### Aim:
Identify each line in the entries below that contains the word "between", and copy every such line in full.

### Information supplied:

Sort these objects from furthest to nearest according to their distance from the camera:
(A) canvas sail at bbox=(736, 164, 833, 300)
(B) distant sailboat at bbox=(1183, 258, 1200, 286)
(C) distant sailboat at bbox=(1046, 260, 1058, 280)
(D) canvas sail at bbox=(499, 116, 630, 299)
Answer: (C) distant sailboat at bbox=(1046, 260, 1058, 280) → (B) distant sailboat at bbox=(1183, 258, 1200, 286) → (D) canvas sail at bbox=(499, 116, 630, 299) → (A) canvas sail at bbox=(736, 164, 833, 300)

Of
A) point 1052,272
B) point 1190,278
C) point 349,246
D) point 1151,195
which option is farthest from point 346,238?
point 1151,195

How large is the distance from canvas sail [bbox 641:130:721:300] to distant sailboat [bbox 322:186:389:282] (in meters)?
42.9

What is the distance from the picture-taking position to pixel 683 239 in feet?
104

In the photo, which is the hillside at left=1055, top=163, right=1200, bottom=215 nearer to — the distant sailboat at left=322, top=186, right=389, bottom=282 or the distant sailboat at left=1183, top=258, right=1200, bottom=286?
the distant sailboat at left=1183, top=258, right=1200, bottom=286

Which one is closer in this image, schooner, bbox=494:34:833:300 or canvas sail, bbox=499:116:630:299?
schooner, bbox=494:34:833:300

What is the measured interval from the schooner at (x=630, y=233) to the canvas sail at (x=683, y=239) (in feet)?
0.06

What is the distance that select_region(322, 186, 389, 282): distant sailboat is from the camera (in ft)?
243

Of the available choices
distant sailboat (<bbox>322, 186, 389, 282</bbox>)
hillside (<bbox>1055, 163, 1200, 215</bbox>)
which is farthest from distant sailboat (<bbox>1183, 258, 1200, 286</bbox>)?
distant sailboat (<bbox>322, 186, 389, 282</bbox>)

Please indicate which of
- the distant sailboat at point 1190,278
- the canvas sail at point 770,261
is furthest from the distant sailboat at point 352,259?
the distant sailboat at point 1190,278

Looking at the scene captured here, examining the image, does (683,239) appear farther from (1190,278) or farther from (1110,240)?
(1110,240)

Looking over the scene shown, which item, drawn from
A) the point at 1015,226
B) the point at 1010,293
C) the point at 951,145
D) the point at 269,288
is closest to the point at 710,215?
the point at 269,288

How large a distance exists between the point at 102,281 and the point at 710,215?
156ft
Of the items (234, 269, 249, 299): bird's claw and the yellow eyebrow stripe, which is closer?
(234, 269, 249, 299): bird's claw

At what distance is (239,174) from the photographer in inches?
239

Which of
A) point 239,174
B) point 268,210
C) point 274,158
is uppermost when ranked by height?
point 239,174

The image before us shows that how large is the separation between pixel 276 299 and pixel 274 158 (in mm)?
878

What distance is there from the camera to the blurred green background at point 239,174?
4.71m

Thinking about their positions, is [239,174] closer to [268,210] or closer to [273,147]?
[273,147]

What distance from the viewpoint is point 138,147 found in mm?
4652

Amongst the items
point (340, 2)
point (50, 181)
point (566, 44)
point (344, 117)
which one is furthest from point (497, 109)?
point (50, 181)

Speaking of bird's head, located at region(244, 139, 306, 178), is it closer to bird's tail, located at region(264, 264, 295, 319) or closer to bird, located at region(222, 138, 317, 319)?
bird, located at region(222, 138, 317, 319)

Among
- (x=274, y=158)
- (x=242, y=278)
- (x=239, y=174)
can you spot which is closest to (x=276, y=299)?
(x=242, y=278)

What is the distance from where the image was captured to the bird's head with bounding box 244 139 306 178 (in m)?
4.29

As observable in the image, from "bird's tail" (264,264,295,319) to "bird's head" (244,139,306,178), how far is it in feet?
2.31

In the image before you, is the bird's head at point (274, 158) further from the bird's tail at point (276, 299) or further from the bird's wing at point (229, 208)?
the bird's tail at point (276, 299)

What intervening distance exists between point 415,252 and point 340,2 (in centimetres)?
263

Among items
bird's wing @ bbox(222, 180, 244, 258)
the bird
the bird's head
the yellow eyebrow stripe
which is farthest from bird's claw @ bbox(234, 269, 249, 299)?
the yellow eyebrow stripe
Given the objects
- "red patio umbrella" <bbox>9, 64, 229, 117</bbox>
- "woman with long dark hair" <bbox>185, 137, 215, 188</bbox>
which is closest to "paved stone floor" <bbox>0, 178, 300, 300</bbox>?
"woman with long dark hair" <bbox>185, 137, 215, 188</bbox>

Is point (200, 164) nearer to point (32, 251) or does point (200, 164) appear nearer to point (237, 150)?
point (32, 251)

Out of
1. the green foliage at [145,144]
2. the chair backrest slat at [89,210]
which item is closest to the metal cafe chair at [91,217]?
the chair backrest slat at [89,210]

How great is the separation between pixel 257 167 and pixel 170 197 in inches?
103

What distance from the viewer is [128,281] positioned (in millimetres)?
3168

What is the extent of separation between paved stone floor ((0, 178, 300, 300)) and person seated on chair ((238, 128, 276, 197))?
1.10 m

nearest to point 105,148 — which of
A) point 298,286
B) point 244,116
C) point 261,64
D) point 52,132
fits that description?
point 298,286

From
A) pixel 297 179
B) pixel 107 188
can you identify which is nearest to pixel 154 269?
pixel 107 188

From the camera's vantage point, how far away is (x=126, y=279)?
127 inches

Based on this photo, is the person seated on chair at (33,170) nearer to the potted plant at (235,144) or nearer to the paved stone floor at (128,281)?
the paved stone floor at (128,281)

--

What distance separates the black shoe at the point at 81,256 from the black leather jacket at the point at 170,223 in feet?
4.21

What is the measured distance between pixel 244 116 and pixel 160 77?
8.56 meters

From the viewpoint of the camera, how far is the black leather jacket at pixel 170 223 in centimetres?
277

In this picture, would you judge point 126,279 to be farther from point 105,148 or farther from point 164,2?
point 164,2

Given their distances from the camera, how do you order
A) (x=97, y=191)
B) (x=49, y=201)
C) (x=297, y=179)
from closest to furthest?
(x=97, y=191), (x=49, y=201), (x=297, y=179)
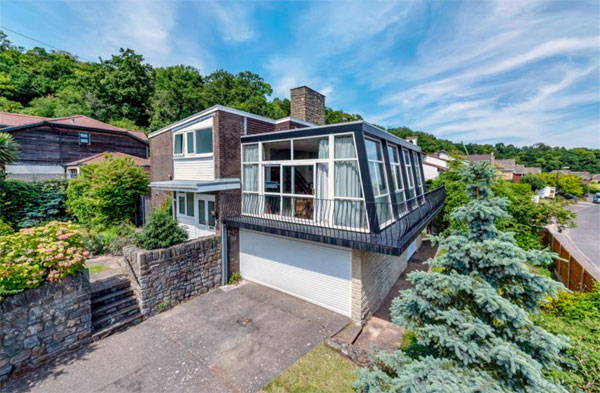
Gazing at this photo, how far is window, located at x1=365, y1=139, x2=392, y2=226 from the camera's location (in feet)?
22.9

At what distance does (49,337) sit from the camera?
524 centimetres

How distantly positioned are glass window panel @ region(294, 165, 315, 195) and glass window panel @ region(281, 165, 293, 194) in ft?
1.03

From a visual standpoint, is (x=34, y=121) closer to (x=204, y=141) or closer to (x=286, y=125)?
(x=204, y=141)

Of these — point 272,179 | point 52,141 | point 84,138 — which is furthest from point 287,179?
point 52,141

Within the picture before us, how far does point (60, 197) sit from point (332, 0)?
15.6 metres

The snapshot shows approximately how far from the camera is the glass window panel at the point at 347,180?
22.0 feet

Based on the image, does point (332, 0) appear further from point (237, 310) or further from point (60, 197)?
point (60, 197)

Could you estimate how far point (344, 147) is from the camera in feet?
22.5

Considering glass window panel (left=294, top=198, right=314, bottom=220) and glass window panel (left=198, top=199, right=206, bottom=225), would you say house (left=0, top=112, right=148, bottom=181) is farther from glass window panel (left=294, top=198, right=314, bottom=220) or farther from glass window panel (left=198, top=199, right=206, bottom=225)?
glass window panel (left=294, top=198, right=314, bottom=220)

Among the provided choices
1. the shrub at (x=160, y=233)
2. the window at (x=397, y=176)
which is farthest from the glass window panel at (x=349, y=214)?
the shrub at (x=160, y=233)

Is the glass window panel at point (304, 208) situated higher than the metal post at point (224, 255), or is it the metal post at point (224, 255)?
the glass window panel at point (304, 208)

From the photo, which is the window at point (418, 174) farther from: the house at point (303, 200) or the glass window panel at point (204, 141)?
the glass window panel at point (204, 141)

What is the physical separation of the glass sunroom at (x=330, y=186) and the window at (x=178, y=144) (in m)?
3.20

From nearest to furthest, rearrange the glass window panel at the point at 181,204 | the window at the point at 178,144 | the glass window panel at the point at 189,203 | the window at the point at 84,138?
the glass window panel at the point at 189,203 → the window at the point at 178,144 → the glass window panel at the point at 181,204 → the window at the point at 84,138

==

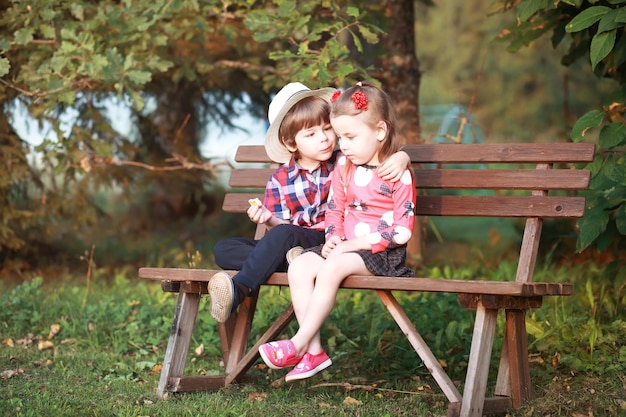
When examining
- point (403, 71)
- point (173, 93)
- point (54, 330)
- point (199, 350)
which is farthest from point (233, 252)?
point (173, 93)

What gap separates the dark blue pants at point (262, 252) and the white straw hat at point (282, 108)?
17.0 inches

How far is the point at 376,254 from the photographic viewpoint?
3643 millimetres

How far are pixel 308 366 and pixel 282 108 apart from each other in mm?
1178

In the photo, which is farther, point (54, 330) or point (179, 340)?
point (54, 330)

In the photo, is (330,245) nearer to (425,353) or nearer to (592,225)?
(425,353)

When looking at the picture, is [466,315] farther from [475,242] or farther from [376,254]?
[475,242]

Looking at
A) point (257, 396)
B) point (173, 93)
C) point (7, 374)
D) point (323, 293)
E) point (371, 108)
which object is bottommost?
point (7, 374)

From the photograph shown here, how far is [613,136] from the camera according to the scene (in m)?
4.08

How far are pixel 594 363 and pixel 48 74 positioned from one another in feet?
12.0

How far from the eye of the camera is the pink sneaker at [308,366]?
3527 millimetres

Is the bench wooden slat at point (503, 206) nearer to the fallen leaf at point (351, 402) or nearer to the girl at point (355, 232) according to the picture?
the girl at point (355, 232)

### Finished answer:
How large a distance exists between the point at 102,281 and the point at 710,215?
The image before us shows that how large is the separation between pixel 276 299 and pixel 274 158 (in mm)?
What intervening distance exists between point 415,252 and point 340,2 (in centimetres)?
How great is the separation between pixel 257 167 and pixel 170 197 in inches?
What is the extent of separation between paved stone floor ((0, 178, 300, 300)) and person seated on chair ((238, 128, 276, 197))?
What is the measured distance between pixel 244 116 and pixel 160 77?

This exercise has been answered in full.